= Christopher Neame (writer/producer) =

British film producer and screenwriter (1942–2011)

Christopher Elwin Neame (24 December 1942 - 12 June 2011) was a British film producer and screenwriter.

==Personal life==
He was born in Windsor, Berkshire and educated at St. Wilfrid's School, Seaford and the King's School, Canterbury. He was the son of film director Ronald Neame and of Beryl Heanly and the grandson of Ivy Close. Neame lived in the south of France with his third wife Sally-Ann.

Neame was the third of four generations of the Neame family in the film business. His son Gareth also works in the media industry, and after spending many years at the BBC now works as the Managing Director of Carnival Films. He also had two daughters Emma (who is married to the artist Andrew Litten) and Shuna.

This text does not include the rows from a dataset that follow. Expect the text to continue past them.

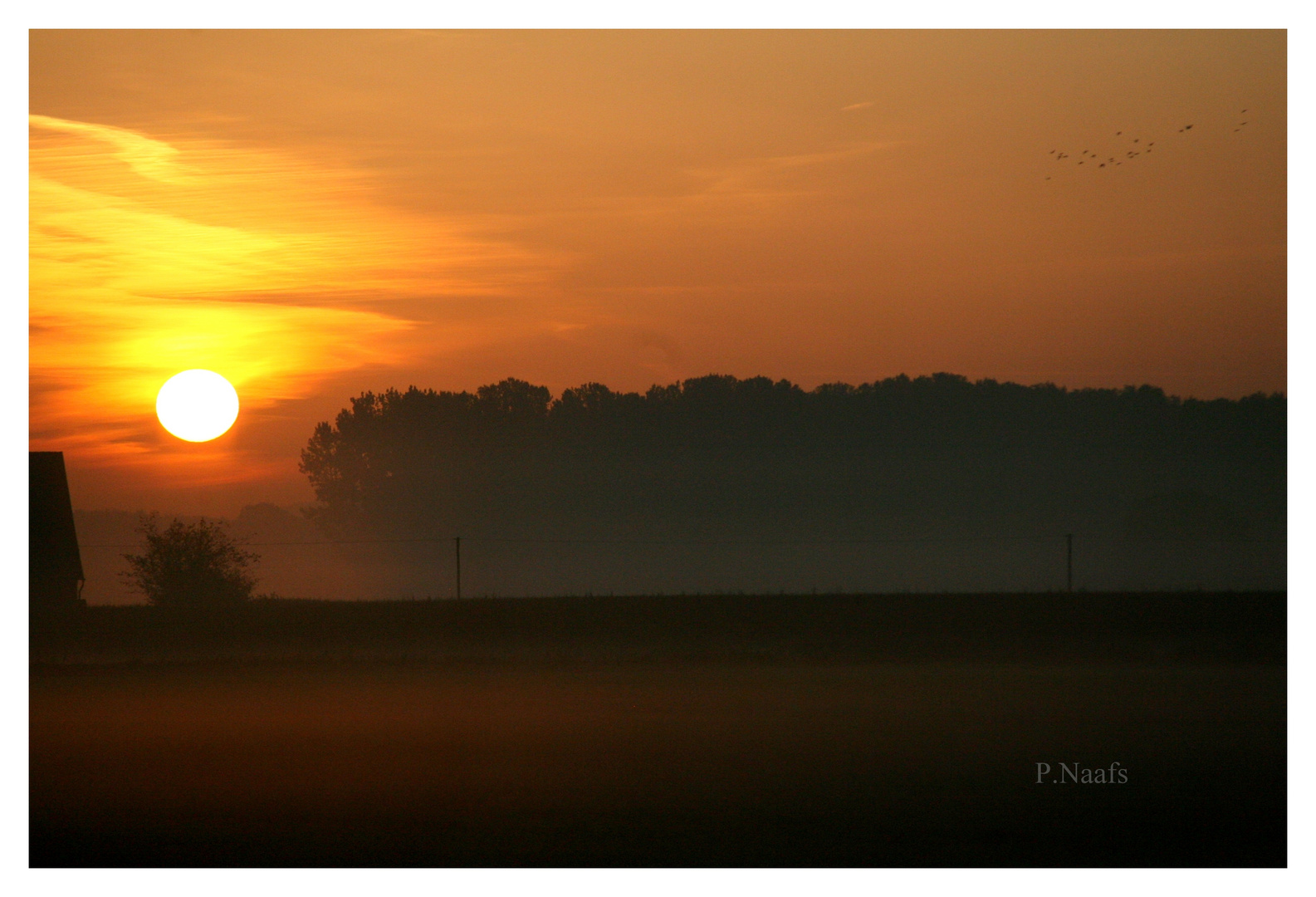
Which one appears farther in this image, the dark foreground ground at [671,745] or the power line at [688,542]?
the power line at [688,542]

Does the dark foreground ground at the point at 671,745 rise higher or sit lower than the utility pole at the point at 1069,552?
higher

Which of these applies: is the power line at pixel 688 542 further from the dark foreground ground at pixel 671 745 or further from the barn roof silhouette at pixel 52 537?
the dark foreground ground at pixel 671 745

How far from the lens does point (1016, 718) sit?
8531 millimetres

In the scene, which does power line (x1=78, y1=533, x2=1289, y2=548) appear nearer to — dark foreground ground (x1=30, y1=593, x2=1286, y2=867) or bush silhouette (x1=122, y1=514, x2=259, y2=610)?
dark foreground ground (x1=30, y1=593, x2=1286, y2=867)

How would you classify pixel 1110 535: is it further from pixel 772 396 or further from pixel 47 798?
pixel 47 798

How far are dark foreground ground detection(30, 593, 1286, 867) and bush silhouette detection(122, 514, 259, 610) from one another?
1127 centimetres

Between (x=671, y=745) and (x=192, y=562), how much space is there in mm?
21344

He was married three times:
- Heather Wade 1966; 2d,1s
- Caroline Langley 1974
- Sally-Ann Dowse 1991-2011

He died from an aneurysm aged 68.

==Career==
Neame's credits as a producer include a number of UK films and television series, such as Emily (1976), Danger UXB, The Knowledge (BAFTA nominated), The Flame Trees of Thika, The Irish R.M. and Soldier, Soldier. His screenplay credits include Graham Greene’s Monsignor Quixote, which he also produced, and which received Christopher Award and BAFTA nominations. He later adapted Monsignor Quixote for the stage. He also wrote the screenplay of H.E. Bates’s Feast of July.

In 2003 his memoir, Rungs On a Ladder, about his years with Hammer Films, was published. In 2004, he continued his life story in A Take on British TV Drama - Stories from the Golden Age and the following year, Principal Characters completed the trilogy.

Courtenay, the stage musical, for which he wrote the book and lyrics was premièred in Britain in 2003.
He co-wrote the book and lyrics for the opéra bouffe Lyssi, which was recorded for CD in 2006.